## Scraped caption text data
◆ ◆ ◆ ◆ ◆

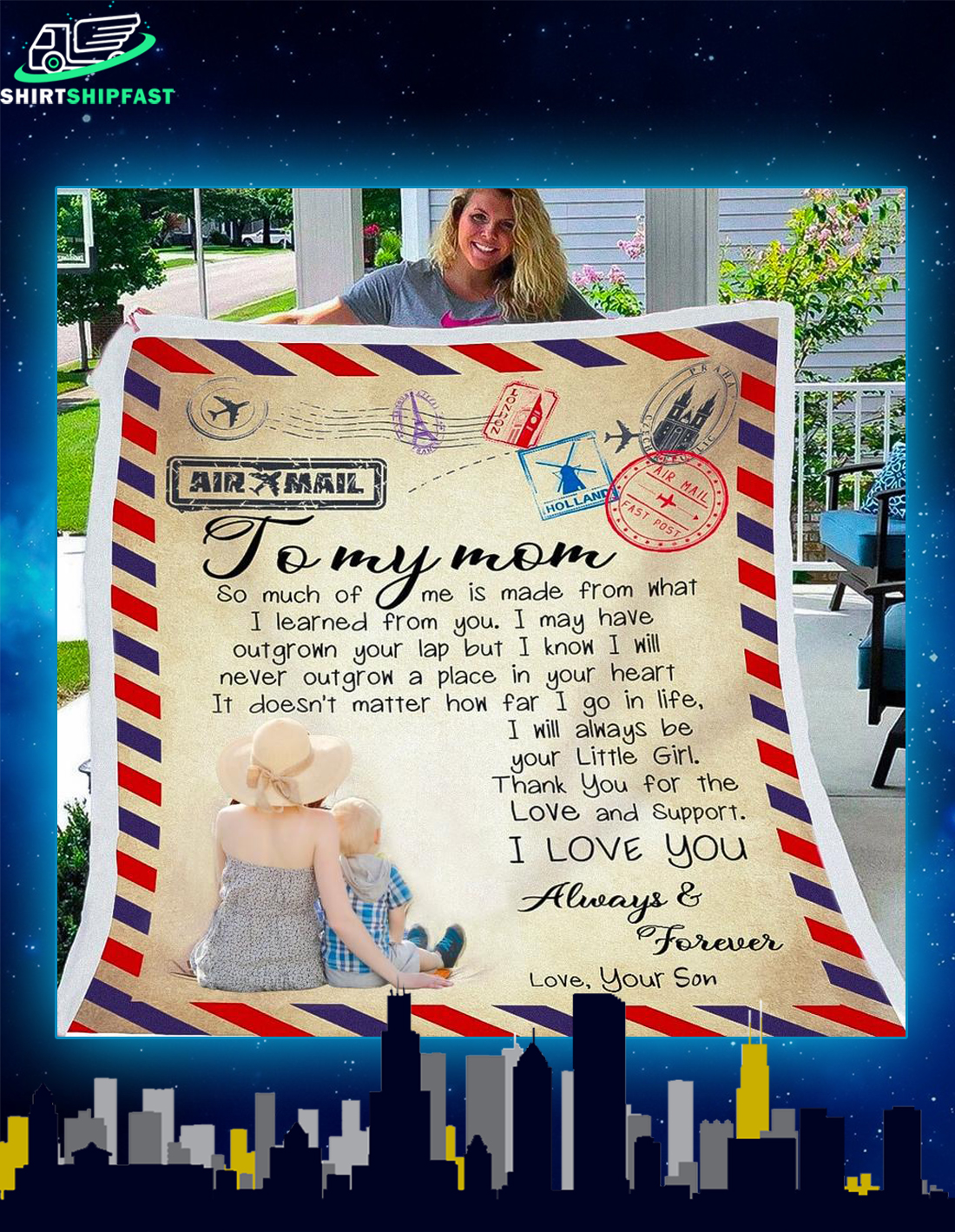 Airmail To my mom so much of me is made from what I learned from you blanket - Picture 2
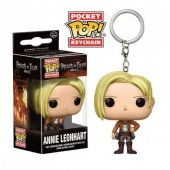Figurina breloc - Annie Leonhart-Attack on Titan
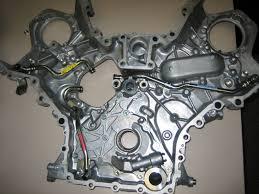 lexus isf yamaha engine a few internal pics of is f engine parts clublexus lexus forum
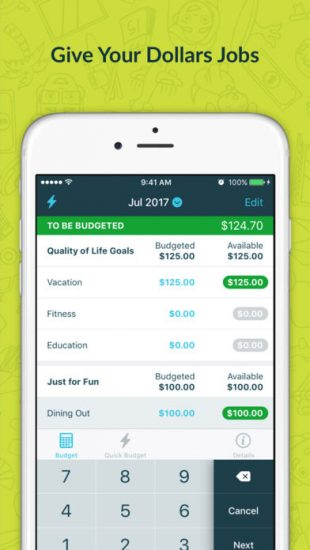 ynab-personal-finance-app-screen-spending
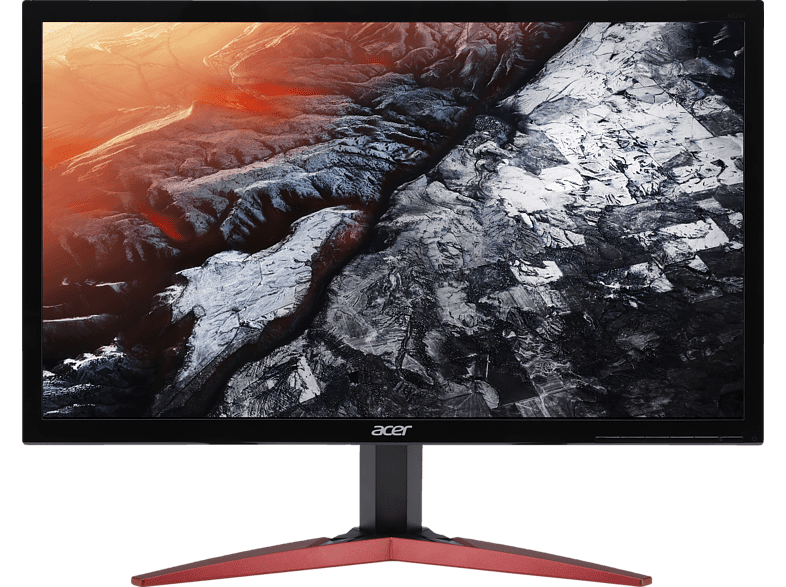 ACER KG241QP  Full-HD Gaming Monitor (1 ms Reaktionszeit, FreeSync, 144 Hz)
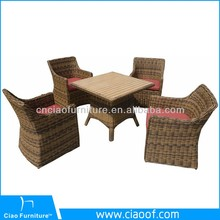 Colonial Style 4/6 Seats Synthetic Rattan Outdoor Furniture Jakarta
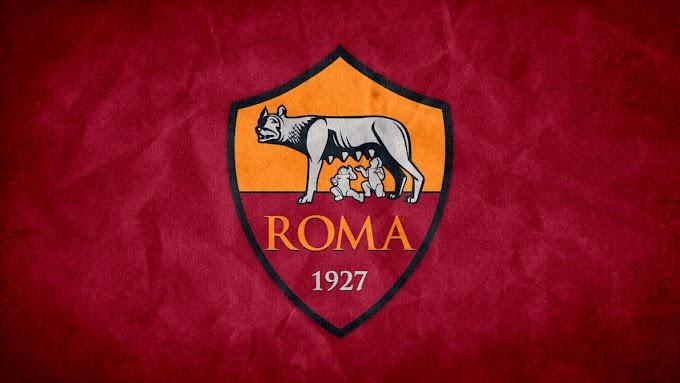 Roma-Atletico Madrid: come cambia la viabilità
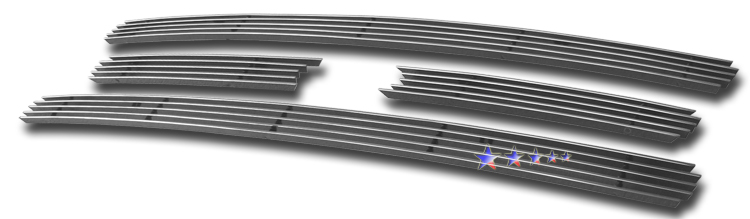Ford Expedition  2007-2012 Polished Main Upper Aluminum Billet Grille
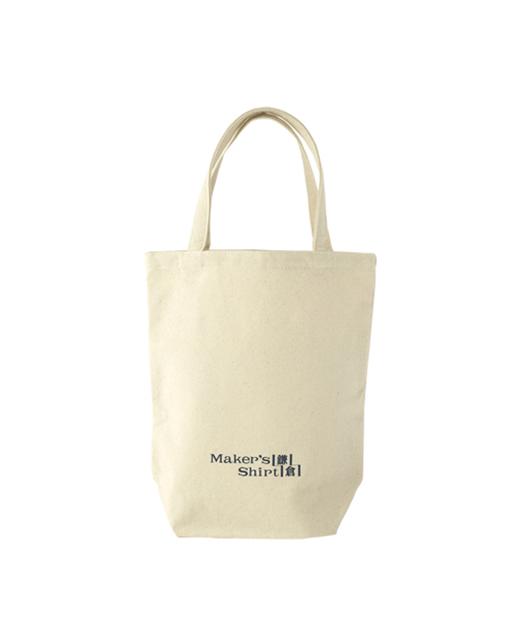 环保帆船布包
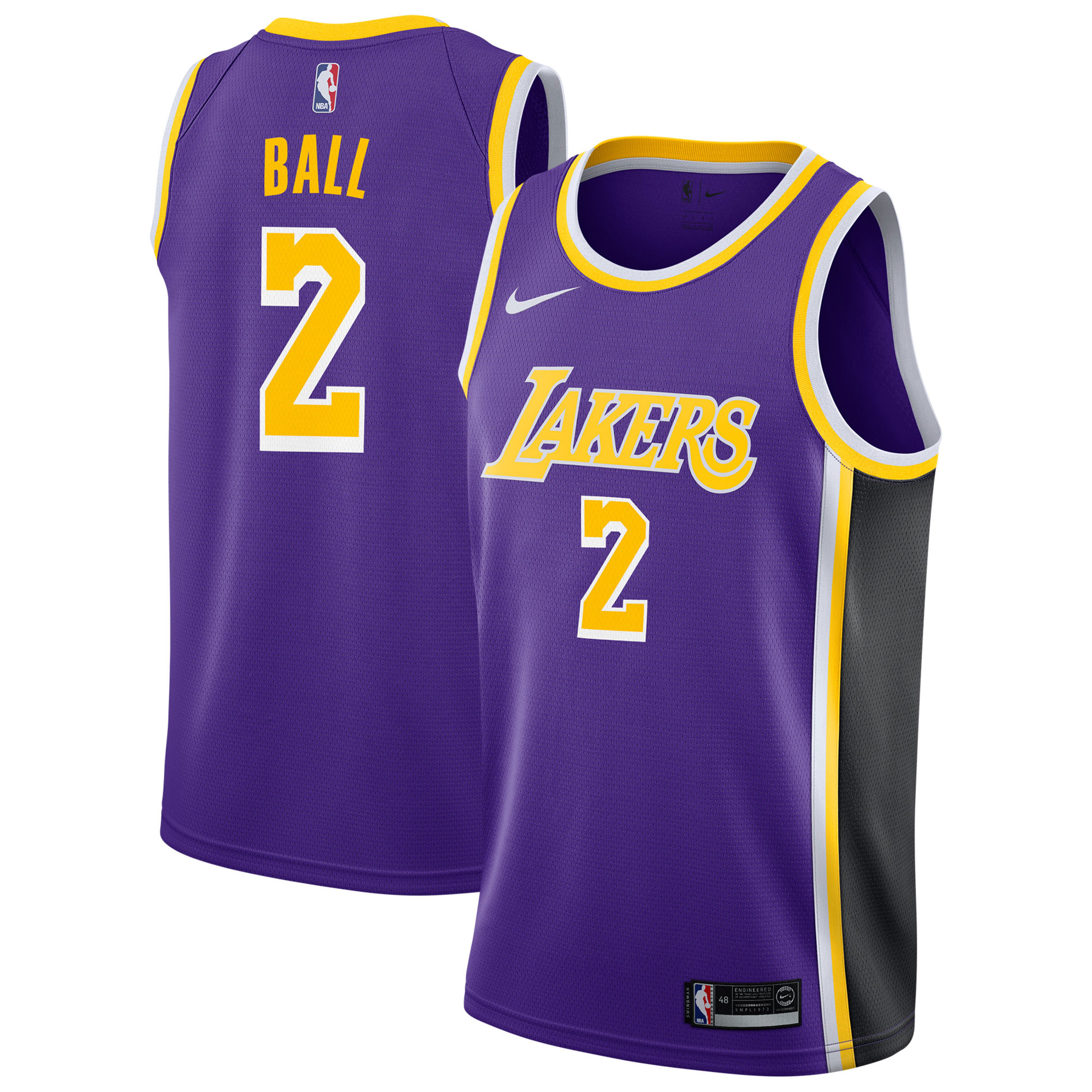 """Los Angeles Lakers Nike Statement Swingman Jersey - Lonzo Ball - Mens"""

◆ ◆ ◆ ◆ ◆

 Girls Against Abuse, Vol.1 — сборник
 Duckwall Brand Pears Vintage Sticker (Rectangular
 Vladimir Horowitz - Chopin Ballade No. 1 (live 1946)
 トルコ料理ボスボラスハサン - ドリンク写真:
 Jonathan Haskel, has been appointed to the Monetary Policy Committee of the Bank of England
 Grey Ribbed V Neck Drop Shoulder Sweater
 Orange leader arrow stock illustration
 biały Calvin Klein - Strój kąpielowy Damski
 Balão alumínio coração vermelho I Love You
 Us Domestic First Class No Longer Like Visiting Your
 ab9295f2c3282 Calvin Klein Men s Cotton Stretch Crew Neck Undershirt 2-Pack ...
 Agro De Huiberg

◆ ◆ ◆ ◆ ◆

## Work instructions
Return each full line of the entries that contains the word "Klein".

## Reply
 biały Calvin Klein - Strój kąpielowy Damski
 ab9295f2c3282 Calvin Klein Men s Cotton Stretch Crew Neck Undershirt 2-Pack ...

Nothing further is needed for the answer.